Bo nidfok’ta rosh ba-kir[1]
Give a listen and I’ll assault your ears
How much longer?
Longer, longer
Will we vegetate here
Tune in now and I’ll assault your ears with some mideastern macaronic verse
Al tidfok’ta rosh ba-kir[2] it could have been so much worse
We all know who the bad guys really are, how come those bad guys never die
How much longer?
Longer, longer
Will we sit here and petrify
Will we do something else but cry
Goddamn thieves, goddamn thieves
Goddamn thieves stole away my laila[3]
Goddamn robbers, blasted robbers
D’hil robbers[4] stole away my night
Did you see that halia la-Allah[5] our young friend is going out with?
Try our best to latzet me-ha-rosh hazeh[8] but in the end we still fall into the trap
How much longer?
Longer longer
Will we be freiers[9] for the JAPs.
Until our nerves collapse.
How much longer will we shmor shin gimmel[10] in the middle of the cold dark night?
How much longer will we eat hummus from the gazlan[13] to the tune of the cannon blast?
I’m not willing
Achu-shilling[14]
How much longer will this last?!?
The time just doesn’t pass.
Can’t get the levantine out of me
Even though I’m amerika’ee[15]
It’s driving all the hevra[16] crazy
And I don’t know why-ee
Don’t bother counting the time
How much longer May hamesh[19]?
You’ll just be wasting your time.
All the time it took
B’hiyyat abbouk[20]
For us to get this far
How much longer?
Longer longer
Will we wish on falling stars
This is a prison with no bars!
©2024 The Hesh Inc.

I first came across the term "macaronic verse" in The Poet's Manual and Rhyming Dictionary by Frances Stillman (1965), which I had received as a gift from my friend and musical compatriot Izzy Kieffer in 1985 and took with me wherever I happened to be serving during my military service. The volume has been a faithful servant and companion throughout my early songwriting years, and I still have it on the shelf above my desk as I write this. The term itself refers to "a ludicrously jumbled and distorted combination of several languages." Being surrounded by fellow soldiers who hailed from a diverse group of ethnic backgrounds, and in an environment in which the slang itself was made up of expressions from several languages, it seemed inevitable that I would at some point write a comic song about the grunt's life in the mishmosh of languages I heard combined with the ones I spoke.
The music is largely a composite of several songs in the musika mizrahit genre (the pop music of Jews in Israel whose origins are from middle eastern countries) that were popular during my service. I myself do not come from such a background; I'm as western/Ashkenazi as they come, but again, the environment I was in served up a tasty stew, once I was ready to try it.
[1] Let’s bang our heads against the wall (Hebrew). [2] Don’t bang your head against the wall (Hebrew). [3] Night (Hebrew). [4] D’hil rabak—enough already, leave me alone (Arabic). [5] Lord have mercy, or let G-d handle it (Judeo-Arabic). [6] What kind of a thing is this (Hebrew). [7] User, in female gender (Hebrew). [8] Changing that mindset (viz., “to get out of that head” in Hebrew). [9] Suckers (Hebrew, from Yiddish). [10] Do guard duty at the base’s main gate (Hebrew). [11] North, i.e., the northern part of the country (Hebrew). [12] Close to home, i.e., doing your military service on a base near your hometown instead of at the fringes of the country (Hebrew).
[13] Food truck (Hebrew).
[14] Very much so (viz., “worth less than a shilling,” Arabic expression dating back to the British mandate era).
[15] American (Hebrew).
[16] Gang, circle of friends (Hebrew, Yiddish).

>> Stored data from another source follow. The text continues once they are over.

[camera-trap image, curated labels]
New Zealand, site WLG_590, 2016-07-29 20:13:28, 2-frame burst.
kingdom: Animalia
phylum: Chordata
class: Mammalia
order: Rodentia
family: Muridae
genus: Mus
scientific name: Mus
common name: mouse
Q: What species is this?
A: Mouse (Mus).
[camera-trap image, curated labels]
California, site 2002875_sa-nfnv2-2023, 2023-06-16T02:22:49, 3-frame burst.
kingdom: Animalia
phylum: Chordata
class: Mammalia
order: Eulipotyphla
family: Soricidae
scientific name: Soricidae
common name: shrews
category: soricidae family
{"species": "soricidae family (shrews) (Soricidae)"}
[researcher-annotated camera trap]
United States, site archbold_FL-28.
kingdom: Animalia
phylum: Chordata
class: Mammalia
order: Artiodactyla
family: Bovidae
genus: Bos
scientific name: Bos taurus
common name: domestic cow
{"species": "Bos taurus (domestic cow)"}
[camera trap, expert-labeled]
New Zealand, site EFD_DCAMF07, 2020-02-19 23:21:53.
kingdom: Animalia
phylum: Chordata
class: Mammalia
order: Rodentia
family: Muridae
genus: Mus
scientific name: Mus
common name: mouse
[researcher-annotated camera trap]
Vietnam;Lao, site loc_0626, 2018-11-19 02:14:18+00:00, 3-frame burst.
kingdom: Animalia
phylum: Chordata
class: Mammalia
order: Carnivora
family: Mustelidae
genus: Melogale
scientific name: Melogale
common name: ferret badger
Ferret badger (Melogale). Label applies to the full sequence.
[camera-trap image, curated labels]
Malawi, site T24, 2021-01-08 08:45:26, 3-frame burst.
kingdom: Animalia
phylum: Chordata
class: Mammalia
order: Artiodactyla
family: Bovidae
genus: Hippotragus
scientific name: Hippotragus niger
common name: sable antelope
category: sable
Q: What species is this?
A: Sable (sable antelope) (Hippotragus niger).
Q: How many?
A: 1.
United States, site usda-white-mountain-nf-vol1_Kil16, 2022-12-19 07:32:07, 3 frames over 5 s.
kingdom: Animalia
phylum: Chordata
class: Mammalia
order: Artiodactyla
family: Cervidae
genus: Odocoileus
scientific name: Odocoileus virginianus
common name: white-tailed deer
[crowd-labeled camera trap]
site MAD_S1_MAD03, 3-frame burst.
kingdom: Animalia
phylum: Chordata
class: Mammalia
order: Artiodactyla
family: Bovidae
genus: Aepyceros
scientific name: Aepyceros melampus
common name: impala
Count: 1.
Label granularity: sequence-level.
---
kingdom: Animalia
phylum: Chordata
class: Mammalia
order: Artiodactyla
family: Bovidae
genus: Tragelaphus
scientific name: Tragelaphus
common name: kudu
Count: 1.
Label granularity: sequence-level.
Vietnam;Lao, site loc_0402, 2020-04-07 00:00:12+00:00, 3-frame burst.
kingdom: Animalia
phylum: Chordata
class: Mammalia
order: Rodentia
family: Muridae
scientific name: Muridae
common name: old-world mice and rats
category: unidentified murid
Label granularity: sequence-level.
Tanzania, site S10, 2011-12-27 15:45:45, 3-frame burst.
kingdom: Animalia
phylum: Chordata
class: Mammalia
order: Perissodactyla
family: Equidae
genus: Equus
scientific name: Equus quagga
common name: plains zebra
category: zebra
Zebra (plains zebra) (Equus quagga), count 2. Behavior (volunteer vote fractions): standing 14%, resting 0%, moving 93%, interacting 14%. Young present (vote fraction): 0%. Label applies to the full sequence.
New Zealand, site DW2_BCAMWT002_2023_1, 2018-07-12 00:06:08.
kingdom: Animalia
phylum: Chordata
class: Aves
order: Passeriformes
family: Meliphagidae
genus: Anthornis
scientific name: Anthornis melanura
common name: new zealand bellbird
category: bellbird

[17] Nishbar ha-zayin, i.e., broken, beyond exhausted (viz., my dick is broken); the numerical value of the letter zayin is seven (Hebrew).
[18] Going up in flames (Hebrew).
[19] May ‘5, i.e., May 1985, the class in which the writer did his IDF basic training. The annual May class is known for scooping up all the stragglers and outliers of society as well as others who weren’t able to do basic training during the rest of the annual cycle with the usual high-school graduates (Hebrew).
[20] For the life of your dad (Arabic).